The Court of Appeal ruled that similar changes to judges’ and firefighters’ pensions constituted unlawful age discrimination, and after losing an appeal, the government accepted that the judgment applied to all main public service pension schemes, including teachers’.
Leigh Day is now in the process of issuing the first claims for compensation on behalf of 300 teachers and says that, without it, there is no guarantee teachers will receive any remedy.
Nigel Mackay, solicitor at Leigh Day, said: ”The government has only ever said that it is working to address the difference in treatment. At most, this commits them to looking to remove the discrimination at some point in the future.
“They have never said that they will remedy all teachers in full for the discrimination already suffered from 2015 up to the point in the future when they address the discrimination.

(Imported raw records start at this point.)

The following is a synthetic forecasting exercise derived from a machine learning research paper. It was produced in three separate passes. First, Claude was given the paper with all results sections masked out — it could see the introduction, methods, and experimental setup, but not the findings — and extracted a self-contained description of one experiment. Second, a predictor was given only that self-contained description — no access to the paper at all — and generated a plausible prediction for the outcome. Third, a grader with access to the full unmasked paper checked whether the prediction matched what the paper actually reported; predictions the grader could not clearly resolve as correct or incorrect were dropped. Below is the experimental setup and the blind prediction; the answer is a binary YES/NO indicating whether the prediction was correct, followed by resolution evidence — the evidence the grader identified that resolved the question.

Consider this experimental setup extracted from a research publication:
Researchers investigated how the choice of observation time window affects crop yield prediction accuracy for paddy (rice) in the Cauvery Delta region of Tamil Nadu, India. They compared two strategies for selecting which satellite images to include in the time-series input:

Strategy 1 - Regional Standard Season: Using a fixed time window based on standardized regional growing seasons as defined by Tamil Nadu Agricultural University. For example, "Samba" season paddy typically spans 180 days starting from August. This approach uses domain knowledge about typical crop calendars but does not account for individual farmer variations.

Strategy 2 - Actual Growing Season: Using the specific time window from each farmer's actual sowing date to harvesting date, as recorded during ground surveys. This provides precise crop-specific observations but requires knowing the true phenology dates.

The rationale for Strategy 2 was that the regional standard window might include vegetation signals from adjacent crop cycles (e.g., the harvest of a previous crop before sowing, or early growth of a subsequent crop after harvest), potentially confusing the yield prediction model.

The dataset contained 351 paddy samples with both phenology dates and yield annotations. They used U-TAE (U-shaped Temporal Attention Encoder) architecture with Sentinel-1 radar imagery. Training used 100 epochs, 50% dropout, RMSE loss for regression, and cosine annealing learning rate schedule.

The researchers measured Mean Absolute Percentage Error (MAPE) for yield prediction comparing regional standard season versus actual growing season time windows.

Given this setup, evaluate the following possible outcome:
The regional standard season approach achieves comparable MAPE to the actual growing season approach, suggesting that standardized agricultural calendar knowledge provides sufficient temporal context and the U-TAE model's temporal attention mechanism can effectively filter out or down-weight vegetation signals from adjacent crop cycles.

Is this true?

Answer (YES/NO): NO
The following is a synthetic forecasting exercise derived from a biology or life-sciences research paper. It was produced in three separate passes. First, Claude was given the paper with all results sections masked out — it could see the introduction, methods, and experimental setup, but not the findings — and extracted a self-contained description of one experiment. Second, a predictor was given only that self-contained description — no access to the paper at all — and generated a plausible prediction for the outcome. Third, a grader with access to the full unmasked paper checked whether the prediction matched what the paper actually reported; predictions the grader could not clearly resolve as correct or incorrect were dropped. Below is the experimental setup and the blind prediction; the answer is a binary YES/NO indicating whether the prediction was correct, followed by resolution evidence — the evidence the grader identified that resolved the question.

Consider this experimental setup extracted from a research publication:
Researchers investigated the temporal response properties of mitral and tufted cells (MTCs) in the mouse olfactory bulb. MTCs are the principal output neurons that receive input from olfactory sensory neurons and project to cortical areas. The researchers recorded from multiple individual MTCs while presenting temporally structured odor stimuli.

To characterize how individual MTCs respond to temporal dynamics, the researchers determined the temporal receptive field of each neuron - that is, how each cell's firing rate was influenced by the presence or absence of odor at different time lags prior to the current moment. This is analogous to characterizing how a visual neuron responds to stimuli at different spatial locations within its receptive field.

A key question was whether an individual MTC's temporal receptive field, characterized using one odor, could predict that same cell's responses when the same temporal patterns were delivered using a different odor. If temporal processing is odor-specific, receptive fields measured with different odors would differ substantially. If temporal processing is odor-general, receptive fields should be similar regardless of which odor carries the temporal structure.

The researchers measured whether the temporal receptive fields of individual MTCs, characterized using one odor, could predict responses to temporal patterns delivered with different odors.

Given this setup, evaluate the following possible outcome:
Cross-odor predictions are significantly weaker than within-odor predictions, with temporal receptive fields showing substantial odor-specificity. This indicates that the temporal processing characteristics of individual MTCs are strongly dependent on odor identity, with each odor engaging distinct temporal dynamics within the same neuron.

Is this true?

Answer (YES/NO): NO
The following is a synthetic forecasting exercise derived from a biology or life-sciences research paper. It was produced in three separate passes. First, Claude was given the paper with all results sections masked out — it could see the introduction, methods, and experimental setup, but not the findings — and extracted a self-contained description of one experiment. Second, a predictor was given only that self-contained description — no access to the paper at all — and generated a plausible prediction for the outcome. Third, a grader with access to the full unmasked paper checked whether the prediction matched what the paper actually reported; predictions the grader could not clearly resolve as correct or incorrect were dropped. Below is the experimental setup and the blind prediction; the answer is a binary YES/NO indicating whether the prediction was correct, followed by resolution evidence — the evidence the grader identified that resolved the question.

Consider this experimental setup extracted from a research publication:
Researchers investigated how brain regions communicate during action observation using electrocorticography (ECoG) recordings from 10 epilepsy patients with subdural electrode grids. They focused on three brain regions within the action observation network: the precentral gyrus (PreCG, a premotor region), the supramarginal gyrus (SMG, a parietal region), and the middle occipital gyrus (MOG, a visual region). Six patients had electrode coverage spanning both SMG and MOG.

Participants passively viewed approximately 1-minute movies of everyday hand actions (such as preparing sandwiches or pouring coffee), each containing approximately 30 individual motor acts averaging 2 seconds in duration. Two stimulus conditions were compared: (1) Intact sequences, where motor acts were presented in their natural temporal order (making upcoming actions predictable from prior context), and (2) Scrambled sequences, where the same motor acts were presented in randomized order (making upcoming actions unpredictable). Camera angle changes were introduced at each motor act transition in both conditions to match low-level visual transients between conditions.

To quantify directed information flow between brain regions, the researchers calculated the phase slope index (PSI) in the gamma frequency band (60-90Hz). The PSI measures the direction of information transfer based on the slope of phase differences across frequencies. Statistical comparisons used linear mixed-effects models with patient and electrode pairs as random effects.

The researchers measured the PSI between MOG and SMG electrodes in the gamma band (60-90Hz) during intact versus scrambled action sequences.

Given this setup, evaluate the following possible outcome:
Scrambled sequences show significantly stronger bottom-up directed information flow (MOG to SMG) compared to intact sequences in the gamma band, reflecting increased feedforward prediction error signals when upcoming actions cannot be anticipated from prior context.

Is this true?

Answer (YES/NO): YES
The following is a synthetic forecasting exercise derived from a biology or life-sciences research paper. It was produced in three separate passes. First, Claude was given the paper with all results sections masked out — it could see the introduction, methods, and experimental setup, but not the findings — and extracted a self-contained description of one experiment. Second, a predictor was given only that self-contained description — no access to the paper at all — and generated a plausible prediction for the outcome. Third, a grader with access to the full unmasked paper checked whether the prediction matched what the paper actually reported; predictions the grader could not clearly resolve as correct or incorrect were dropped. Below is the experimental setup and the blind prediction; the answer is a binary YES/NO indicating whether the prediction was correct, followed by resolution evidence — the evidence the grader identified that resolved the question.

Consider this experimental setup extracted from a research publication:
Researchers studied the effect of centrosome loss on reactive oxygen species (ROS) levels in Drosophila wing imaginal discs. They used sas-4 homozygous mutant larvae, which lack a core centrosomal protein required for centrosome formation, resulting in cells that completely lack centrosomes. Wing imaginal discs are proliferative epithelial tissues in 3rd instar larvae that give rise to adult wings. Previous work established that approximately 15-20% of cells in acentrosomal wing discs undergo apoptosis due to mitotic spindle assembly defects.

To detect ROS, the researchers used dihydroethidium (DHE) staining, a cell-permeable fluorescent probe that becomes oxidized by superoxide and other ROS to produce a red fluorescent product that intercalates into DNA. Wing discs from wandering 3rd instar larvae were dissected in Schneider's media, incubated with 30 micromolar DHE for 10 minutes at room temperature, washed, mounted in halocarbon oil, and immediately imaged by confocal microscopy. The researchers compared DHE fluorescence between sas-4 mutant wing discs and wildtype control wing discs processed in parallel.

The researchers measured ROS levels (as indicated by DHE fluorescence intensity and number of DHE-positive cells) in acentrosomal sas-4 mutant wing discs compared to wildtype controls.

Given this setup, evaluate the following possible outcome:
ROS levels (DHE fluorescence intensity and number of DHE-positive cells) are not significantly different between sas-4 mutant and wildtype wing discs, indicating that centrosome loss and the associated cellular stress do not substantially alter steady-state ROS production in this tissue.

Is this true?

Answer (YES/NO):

“In every pension case we are involved in - over 15,000 to date - the only people who the government has conceded will get the remedy are those with claims lodged with the tribunal. It remains the case that the only way to ensure you receive a full remedy for the period from 2015 is to bring a successful claim.”
Leigh Day says it is charging a fee of either £1,500 or 25 per cent of any financial benefit received, whichever is the lower amount.
The firm says it is acting under a “no-win-no-fee” agreement, so its clients will not have to pay anything unless they win their claim.
The Teachers’ Pension Scheme annual accounts for 2018-19 revealed the expected impact of the Court of Appeal ruling could cost an estimated £7 billion in “past service cost”.